### Short task 1
Which things does the travel journal say are begotten in the chain that starts with water in the desert? List them all, in order.
### Short task 2
Write out the travel journal from "Baba looked at" up to and including "of the travels.", word for word.
### Short task 3
Does each statement agree with the travel journal? Give yes or no for each, with the deciding words quoted exactly. (a) The narrator's van was a 1978 Volkswagen Westy. (b) Baba at first took the bats for birds. (c) The narrator had the van for 15 years.

### Text extract
★ ★ ★

We had no fear left that day and set camp along water in the desert with a grand dinner and a bottle of wine. Just before sunset I looked out at the lake and the angled shafts of sunlight and mentioned my disappointment in the lack of bats at our recent abode on the edge of  the Grand Canyon. My game has always been to sit at dusk and play with the bats. Tossing pebbles up in the air and tempting the bats to swoop down in front of me. Oh well. I poured a glass of wine and started to get a fire going for dinner while Baba floated along the shore. Suddenly, Baba exclaims “Look at these interesting little birds”.  Hundreds, flitting up and down, swooping before our faces, flashing past our heads as dusk descended. Not birds…bats! Bats by the thousands taking advantage of water in the desert which begets algae… which beget insects, (mosquitoes)…which begets…bats… which begets Life.

Baba and I laughed and marveled.

We sat down to dinner, the final rays of light dissipating. The contrast of buttes and water. The lake beginning to shimmer in starlight. The crescent moon, early setting, would find it’s rest behind the butte. It’s shape so delicate and curved to one side that as it set, it looked ready to recline into the landscape for a sweet night nap.

I looked at the moon and quietly spoke, ” the only thing better would be a shooting star”. As I finished my spoken thought, a blazing star with a trailing tail dropped over the moon and into obscurity behind the butte.

Baba looked at me, both of us now standing, breathless at what had just befallen. “Joannie, if you ever… from this day forward doubt your power… DON’t!”

I am a story teller and I found my power, again. Baba is often my interpreter in moments like these. Having a witness, a cohort, a believer  is the best part of the travels.




Miss Pickle and My Search

March 21, 2017

I have to admit – it is awkward. It is awkward to go down the road in anything other than my Westy. I had to find her a new home and move on. ( that is another story for another time) .  I am now traveling in a new mode and I find myself turning back the clock a little to tell you all about my search.  Here goes….
22 years with Miss Pickle is hard to beat. I have been spoiled. I know to not dwell too long on this subject, for to do so would send me spiraling into tailwinds and tailspins of nostalgia, joy, loss and grief. So many memories-adventures, both humbling and character building.

Hmm… Character. Would that be a noun describing me or Miss P? I once had a friend that looked at me with concern and compassion and stated ” Joan – you are not your van”. I suppose, for many people looking on, that at some point, the character I am became inextricably entwined with my 1978 Volkswagen Westy. She was the iconic green with orange canvas. A powerhouse of metal shaped like a big box. Not everyone’s cup of tea, but to many of us, not just a vehicle of transportation, but a way of life. A way of believing and creating. A way of showing up in the world with fewer restraints and “shoulds”. To those on the outside, looking in, a Westy is an unspoken dream. The freedom to believe we can explore and set aside the world we are told to believe in. I have trouble with that world – it is obvious to everyone that knows me. I don’t fit in, or perhaps I should say I fit in this world from a very different perspective. Rules? I get them, I know they exist. But however hard I try, I don’t seem to follow the path, achieve the sense of satisfaction, reap the rewards of society as we know it. Wow, that sounds like an ego. Sounds like a luxury problem. What it does tell me is the there are many sides to us that live in a very complicated world where choices begin to define who we think we are, sometimes burying who we really are and always will be. I guess that is why when driving down a desert highway with a little music vying for attention over the rumble of engine, the drone of tires on pavement, that it becomes a meditative state. Hour after hour the thrum of life is channeled thru this hunk of metal. The VW Om. Once you have tapped into that state of being, it is hard to go back.

★ ★ ★

### Entries supplied

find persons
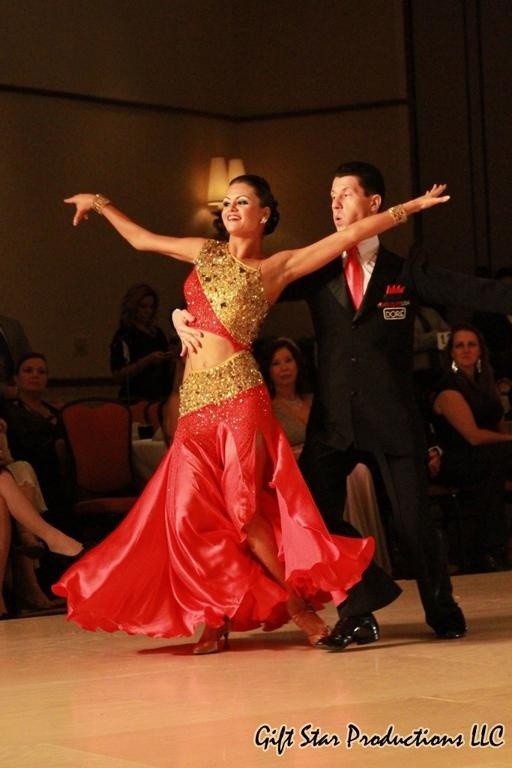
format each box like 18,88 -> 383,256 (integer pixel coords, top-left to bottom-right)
167,158 -> 469,650
2,281 -> 511,621
62,172 -> 453,654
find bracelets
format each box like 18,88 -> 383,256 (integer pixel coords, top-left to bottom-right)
91,191 -> 111,217
388,203 -> 409,226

★ ★ ★

### Answer 1
algae; insects (mosquitoes); bats; Life

### Answer 2
Baba looked at me, both of us now standing, breathless at what had just befallen. “Joannie, if you ever… from this day forward doubt your power… DON’t!”

I am a story teller and I found my power, again. Baba is often my interpreter in moments like these. Having a witness, a cohort, a believer  is the best part of the travels.

### Answer 3
(a) Yes: "my 1978 Volkswagen Westy"
(b) Yes: "Look at these interesting little birds"
(c) No: "22 years with Miss Pickle is hard to beat."